At the end of paper says that were performed tests with raspberry pi. I understand that is a good platform for validation academic results, but not the best solution for industry.
Minor issues:
- Abstract - line 16: Where is written "spatially- and time-resolved" is "spatially".
- Subsection 2.4: The beginning of the section has no text content enough, perhaps you should just start in the next page.
- The same for section 3.
- The same on page 11 - "Removeable Pseudo Damages".
- Image quality must be improved (Fig.5, 17, 19).
- Figure 12 and 18: identify the x-axis.
- Figure 17 is repeated. On the second, write "prediction" in english.
- References needs to be formatted. Are written in different formats. Use the APA format.
Author Response
The paper presents a very interesting work, in line with the needs of companies and researchers working with composite materials. The implementation of deep learning / machine techniques for fault detection or damage prediction are an asset for research improvements in the area. You are to be congratulated for presenting a challenging work where they can approach 2 techniques, supervised and unsupervised learning, each challenging in itself to implement and validate. The paper is well organized, written in a clear language and understood by the researchers working in the area.

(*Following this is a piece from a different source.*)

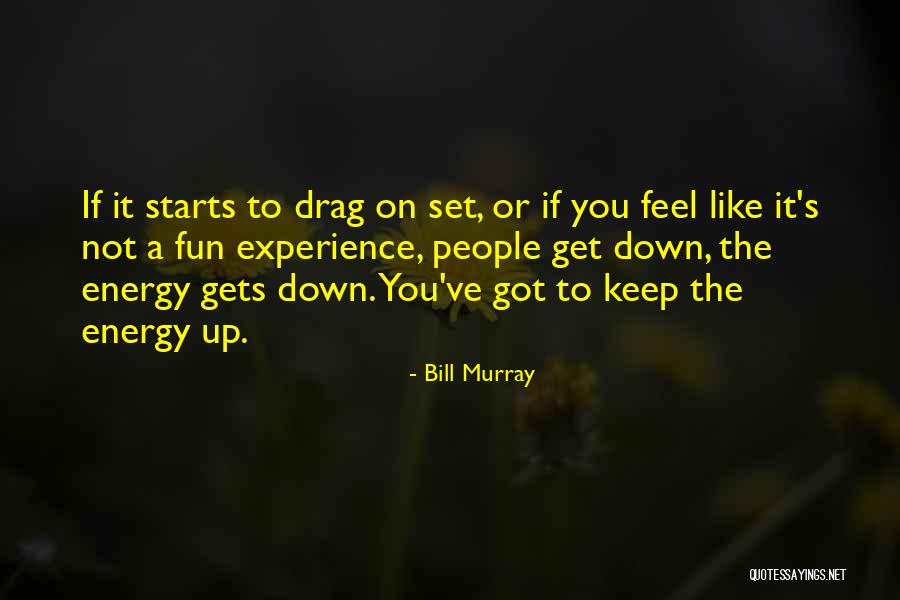 Best Bill Murray Quotes By Bill Murray Best Bill Murray Quotes By Bill Murray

At the end of paper says that were performed tests with raspberry pi. I understand that is a good platform for validation academic results, but not the best solution for industry.
> The RP platform was only chosen as an example platform for the class of embedded computers and for some performance comparison. We will implement our algorithms on RP platform only for demonstration purposes.
Minor issues:
1. Abstract - line 16: Where is written "spatially- and time-resolved" is "spatially".
2. Subsection 2.4: The beginning of the section has no text content enough, perhaps you should just start in the next page.
3. The same for section 3.
4. The same on page 11 - "Removeable Pseudo Damages".
5. Image quality must be improved (Fig.5, 17, 19).
> Most figures were improved if possible
6. Figure 12 and 18: identify the x-axis.
> done/was added
7. Figure 17 is repeated. On the second, write "prediction" in english.
> fixed
8. References needs to be formatted. Are written in different formats. Use the APA format.
> All references were updated to the APA format.
Round 2
Reviewer 1 Report
The authors have addressed most of my comments satisfactorily. However, the manuscript still suffers from several English language and typographical errors - for instance, 'it's' being used in the wrong context - should be 'its' - for example, this can be seen in section 5.3. There are similar other mistakes as well.
Fig. 17 - legend cannot overlap figure - put legend sideways on a suitable place.
Fig. 18 - use a color other than black for the bars.
Author Response
All minor issues were fixed as suggested by the reviewer. Fig. 13 and 17 were updated and replaced. An additional Fig. (20) was finally added to show the differences of both propsed ML approaches more clearly and precisely.